EN PRADO NUEVO DE EL ESCORIAL (MADRID)

 

     LA VIRGEN:

     Mira, hija mía, mira cómo han dejado los pecados de los hombres, en qué lugar han dejado a mi Hijo, mira cómo está su cuerpo... (Luz Amparo llora ante esta visión). Para que digan los humanos que mi Hijo no sufre, hija mía; mi Hijo está con la Cruz diariamente por la salvación de toda la Humanidad.(Luz Amparo ve cómo los ángeles depositan en el regazo de la santísima Virgen el cuerpo llagado del Señor).

     Quiero, hijos míos, que se haga una capilla en este lugar, en honor a mi nombre, hijos míos, pero no me hacen caso los humanos. Quiero que se medite la Pasión de Cristo, está completamente olvidada, hija mía. Seguid rezando, hijos míos, el tiempo se aproxima y los hombres no dejan de ofender a mi Hijo. El Padre Eterno está enfadado; implorad al Padre, hijos míos, que tenga misericordia de la Humanidad, porque, de un momento a otro, va a descargar su ira, hijos míos.

     Sed humildes como vuestra Madre fue humilde, y sed puros como vuestra Madre fue pura también, hijos míos. No os riáis de los mensajes de vuestra Madre; de un momento a otro va a llegar el Castigo, hijos míos, y los hombres no dejan de ofender a Dios; ¡qué crueles son, hija mía!, no hacen caso; me manifiesto en tantos lugares, pero qué poco caso hacen a mis avisos, hija mía; no hacen caso a los avisos de su Madre.

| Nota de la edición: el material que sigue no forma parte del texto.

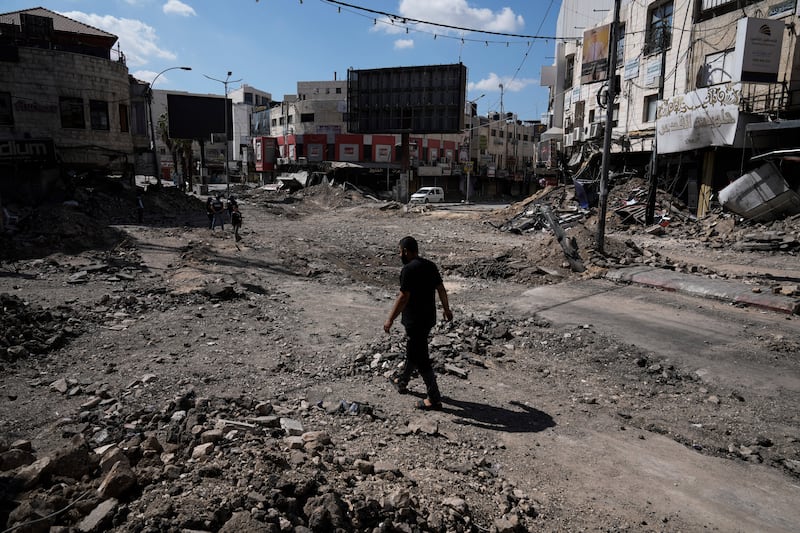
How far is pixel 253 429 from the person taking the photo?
175 inches

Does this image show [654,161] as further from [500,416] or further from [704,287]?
[500,416]

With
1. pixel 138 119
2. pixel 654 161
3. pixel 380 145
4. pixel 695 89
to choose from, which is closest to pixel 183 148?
pixel 380 145

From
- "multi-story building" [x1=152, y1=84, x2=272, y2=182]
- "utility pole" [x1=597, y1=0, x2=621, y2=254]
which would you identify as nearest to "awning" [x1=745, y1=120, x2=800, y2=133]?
"utility pole" [x1=597, y1=0, x2=621, y2=254]

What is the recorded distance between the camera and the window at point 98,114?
2970 cm

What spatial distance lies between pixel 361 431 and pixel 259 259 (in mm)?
11478

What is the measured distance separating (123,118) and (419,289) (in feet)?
107

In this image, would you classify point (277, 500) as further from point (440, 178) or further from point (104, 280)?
point (440, 178)

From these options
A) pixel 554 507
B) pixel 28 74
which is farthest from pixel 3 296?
pixel 28 74

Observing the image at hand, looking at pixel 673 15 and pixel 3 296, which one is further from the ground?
pixel 673 15

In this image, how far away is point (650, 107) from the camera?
29406 millimetres

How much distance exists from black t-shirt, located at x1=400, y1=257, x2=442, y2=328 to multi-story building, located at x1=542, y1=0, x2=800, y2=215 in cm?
1095

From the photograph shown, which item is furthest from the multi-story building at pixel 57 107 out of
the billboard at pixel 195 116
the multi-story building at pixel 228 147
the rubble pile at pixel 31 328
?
the multi-story building at pixel 228 147

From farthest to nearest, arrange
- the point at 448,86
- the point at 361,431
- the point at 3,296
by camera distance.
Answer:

     Besa el suelo, hija mía... Esto lo haces por las almas consagradas, ¡las amo tanto, hija mía!, ¡y cuántas almas consagradas se han retirado del camino de Cristo y se han introducido en la vida de placeres, hija mía! Besa el suelo en reparación de sus pecados... Nunca, hija mía, te avergüences de la humillación; todo el que se humille será ensalzado, hija mía. Este acto de humildad sirve en reparación de todos los pecados del mundo, de las almas consagradas, hija mía. ¡Pobres almas, hija mía! Se han oscurecido sus mentes y se ha metido el demonio para llevarlos por el camino de la perdición, hija mía. ¡Qué oscuras están sus mentes, hija mía; pobres almas!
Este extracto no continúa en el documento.